> [Data for this exercise]:

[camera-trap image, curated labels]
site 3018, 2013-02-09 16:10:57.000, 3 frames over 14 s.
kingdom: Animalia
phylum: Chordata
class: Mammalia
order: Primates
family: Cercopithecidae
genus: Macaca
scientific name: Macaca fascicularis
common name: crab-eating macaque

> [Task objective]: Extract every entry above as it appears.

> [Exercise response]:
[camera-trap image, curated labels]
site 3018, 2013-02-09 16:10:57.000, 3 frames over 14 s.
kingdom: Animalia
phylum: Chordata
class: Mammalia
order: Primates
family: Cercopithecidae
genus: Macaca
scientific name: Macaca fascicularis
common name: crab-eating macaque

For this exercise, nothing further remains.